Overview

Low-dose Interleukin-2 Treatment on Polymyalgia Rheumatica

Status:
Unknown status
Trial end date:
2021-06-30
Target enrollment:
0
Participant gender:
All
Summary
This study aims to explore the clinical and immunological efficacy of low-dose Interleukin-2 (IL-2) on polymyalgia rheumatica.
Phase:
Phase 2
Accepts Healthy Volunteers?
No
Details
Lead Sponsor:
Peking University People's Hospital
Treatments:
Aldesleukin
Interleukin-2
Criteria
Inclusion Criteria:

1. Male or female, aged ≥50 years at screening visits

2. Diagnostics meet the 1986 Nancy recommendations

3. Apply glucocorticoids (≤10 mg/d prednisone or equivalent doses of other hormones),
DMARDs (eg methotrexate, hydroxychloroquine, azathioprine, morphine, Ester,
leflunomide, cyclosporine, etc.) must be stable for 4 weeks and do not increase
hormone doses or other immunosuppressive agents throughout the study. If the enrolled
doctor plans to stop using the current immunosuppressant or glucocorticoid, the
elution period needs to be followed before enrollment. Each drug needs to meet the
following elution period

- Glucocorticoid-2 weeks

- Immunosuppressants (including methotrexate, azathioprine, cyclosporine,
tacrolimus, leflunomide, mycophenolate mofetil) - 4 weeks

- Intravenous immunogloblin (IVIg) or cyclophosphamide - 2 months

- Rituximab - 6 months

- Other biological agents (infliximab, adalimumab, etanercept, anakinra, etc.) -12
weeks

4. The patient must be informed in writing of the consent to participate in the trial and
the patient is expected to be able to comply with the requirements of the study
follow-up plan and other protocols.

5. Excluding Horton syndrome

6. The amount of non-steroidal dose was stable 4 weeks before enrollment

Exclusion Criteria:

Any subject meeting any of the following criteria should be excluded:

1. Use rituximab or other monoclonal antibodies within 6 months.

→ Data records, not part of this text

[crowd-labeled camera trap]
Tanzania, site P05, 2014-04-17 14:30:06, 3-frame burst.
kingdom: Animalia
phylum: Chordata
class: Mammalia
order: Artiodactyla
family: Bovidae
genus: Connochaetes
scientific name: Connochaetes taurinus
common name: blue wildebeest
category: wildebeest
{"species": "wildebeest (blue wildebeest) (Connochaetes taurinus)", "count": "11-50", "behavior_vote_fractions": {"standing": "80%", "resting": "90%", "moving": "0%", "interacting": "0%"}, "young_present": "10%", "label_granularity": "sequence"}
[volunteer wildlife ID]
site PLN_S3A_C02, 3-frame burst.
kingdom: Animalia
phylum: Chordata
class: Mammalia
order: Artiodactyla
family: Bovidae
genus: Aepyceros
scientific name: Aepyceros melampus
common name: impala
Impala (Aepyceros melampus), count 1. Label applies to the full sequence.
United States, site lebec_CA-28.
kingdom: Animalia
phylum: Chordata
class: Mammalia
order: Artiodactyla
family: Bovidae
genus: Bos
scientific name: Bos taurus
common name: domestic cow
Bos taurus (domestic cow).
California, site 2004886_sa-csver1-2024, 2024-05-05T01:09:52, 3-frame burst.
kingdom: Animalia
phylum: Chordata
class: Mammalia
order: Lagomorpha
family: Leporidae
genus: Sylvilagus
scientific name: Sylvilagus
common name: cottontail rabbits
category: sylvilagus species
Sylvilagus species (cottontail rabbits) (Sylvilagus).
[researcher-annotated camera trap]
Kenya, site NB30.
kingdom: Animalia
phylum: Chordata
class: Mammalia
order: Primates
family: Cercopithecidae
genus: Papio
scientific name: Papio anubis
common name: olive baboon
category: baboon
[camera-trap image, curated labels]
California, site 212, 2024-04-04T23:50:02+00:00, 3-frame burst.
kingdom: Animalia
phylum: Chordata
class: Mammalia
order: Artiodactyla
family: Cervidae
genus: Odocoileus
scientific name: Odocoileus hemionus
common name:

2. Received high doses of glucocorticoid (>10 mg/d) within 1 month.

3. Serious complications: including heart failure (≥ New York Heart Association (NYHA)
class III), renal insufficiency (creatinine clearance ≤ 30 ml/min), liver dysfunction
(serum Alanine transaminase (ALT) or aspartate aminotransferase (AST) greater than
three times the upper limit of normal, or total bilirubin greater than Normal upper
limit)

4. Other serious, progressive or uncontrollable hematology, gastrointestinal, endocrine,
pulmonary, cardiac, neurological or brain disorders (including demyelinating diseases
such as multiple sclerosis).

5. Known allergies, hyperreactivity or intolerance of IL-2 or its excipients.

6. Have a serious infection needing hospitalization (including but not limited to
hepatitis, pneumonia, bacteremia, pyelonephritis, EB virus, tuberculosis infection),
or use intravenous antibiotics to treat infection in 2 months before the enrollment.

7. Chest imaging showed abnormalities in malignant tumors or current active infections
(including tuberculosis) within 3 months prior to the first use of the study drug.

8. Infection with HIV (HIV antibody positive serology) or hepatitis C (Hep C antibody
positive serology). If seropositive, it is recommended to consult a doctor who has
expertise in treating HIV or hepatitis C virus infection.

9. Any known history of malignancy in the past 5 years (except for non-melanoma skin
cancer, non-melanoma skin cancer or cervical tumor without recurrence within 3 months
after surgical cure prior to the first study preparation).

10. Uncontrolled mental or emotional disorders, including a history of drug and alcohol
abuse over the past 3 years, may hinder the successful completion of the study.

11. Accept or expect to receive any live virus or bacterial vaccination within 3 months
prior to the first injection of the study agent, during the study period, or within 4
months after the last injection of the study agent. Bacillus Calmette-Guerin (BCG)
vaccine was inoculated within 12 months after screening.

12. Pregnant, lactating women (WCBP) are reluctant to use medically approved
contraceptives during treatment and 12 months after treatment.

13. Men whose partners have fertility potential but are reluctant to use appropriate
medically-accepted contraceptives during treatment and 12 months after the study.